25 setembro 2021

Os dois irmãos


Porta da muralha no Jardim dos Colegiais, Évora (Foto de autor desconhecido)

Um velho rico tinha dois filhos, e porque o maior que tinha carrego da administração da fazenda se casou sem licença, o lançou fora de casa, tirando-lhe a posse e mando que nela tinha, e além disto lhe cobrou ódio mortal com desejo de o empecer; e para o poder fazer ao menos na fazenda, imaginava sempre como per sua morte o deixasse deserdado e desse tudo ao outro filho menor. E achou que o faria, deixando de acabar umas casas sumptuosas que tinha começadas no melhor da cidade, as quais estavam já galgadas as paredes para lhe lançar o primeiro sobrado; e isto porque o que havia de gastar nelas ficasse em dinheiro na mão do filho menor quando ele lho quisesse dar. E passados anos, o velho perseverando em sua contumácia, não quis perdoar o filho nem lhe quis mais ver o rosto. E com este rancor morreu e deixou grande fazenda em dinheiro, ouro e prata ao segundo filho, dando-lhe na mão, porque não desse dali parte ao outro, ao qual ele deserdara, de todo se perdera. Coube ao maior tão pouco, que não houve bem para se vestir de dó ele e seus filhos, que, como havia dias que era casado, tinha quatro crianças, e assi ficou pobre e cercado de trabalhos e muita necessidade, que, vendo-se o mais velho em tanta miséria foi ao irmão, e com lágrimas lhe disse:

— Irmão, bem sabes e vês minha necessidade e pobreza; rogo-te que me dês estes princípios de casas que meu pai deixou de acabar, porque alimpadas com meu trabalho e de minha mulher e filhos, as possa cobrir de trouxa e agasalhar-me dentro; que elas a ti não te aproveitam, nem as estimas, e estão em esterqueira do concelho, feitas pardieiro; elas estão galgadas de maneira que sem lhe acrescentar parede, ali as cobrirei do que puder, e nisto me farás grande esmola.

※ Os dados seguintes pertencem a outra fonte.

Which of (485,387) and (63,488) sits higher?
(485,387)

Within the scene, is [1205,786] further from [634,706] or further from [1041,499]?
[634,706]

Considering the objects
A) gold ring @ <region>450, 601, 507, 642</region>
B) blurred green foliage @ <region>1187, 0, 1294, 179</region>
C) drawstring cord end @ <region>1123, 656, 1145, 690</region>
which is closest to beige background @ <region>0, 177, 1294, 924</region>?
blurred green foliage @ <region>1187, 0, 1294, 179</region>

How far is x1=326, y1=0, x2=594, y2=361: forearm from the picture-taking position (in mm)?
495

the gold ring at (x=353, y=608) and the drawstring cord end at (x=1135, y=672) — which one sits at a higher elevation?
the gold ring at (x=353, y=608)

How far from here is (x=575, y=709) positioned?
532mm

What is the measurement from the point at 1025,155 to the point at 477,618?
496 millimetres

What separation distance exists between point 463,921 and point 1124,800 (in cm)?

O irmão menor vendo a necessidade de seu irmão, e como dizem, porque o sangue não se roga, entregou-lhe as casas, e fez-lhe delas sua carta de doação livre e desembargada.

Passados anos o irmão menor veio a casar, e porque a quem tem muito lhe dão mais, deram-lhe grande dote com uma mulher tão cobiçosa da fazenda, que o muito que tinha lhe parecia nada, e o pouco alheio cuidava que era muito e o queria e cobiçava para si. E desta maneira, indo um dia a visitar a mulher do cunhado, irmão de seu marido, viu o princípio e entrada da casa e o portal de pedraria que mostrava demandar mais água, que ser logo em cima coberta de trouxa como estava, e cobiçosa de haver aquele assento e fazer nele casas para sua morada custosas e ricas, sem fazer ali muita tardança veio ao marido e disse-lhe — que comprasse aquele assento a seu irmão, dando-lhe por ele com que podesse haver casas pera si em outra parte. E ele lhe respondeu: — que o não faria, porque ele lho dera feito pardieiro, que não era razão pedir-lho agora que o tinha limpo, ainda que fosse por compra.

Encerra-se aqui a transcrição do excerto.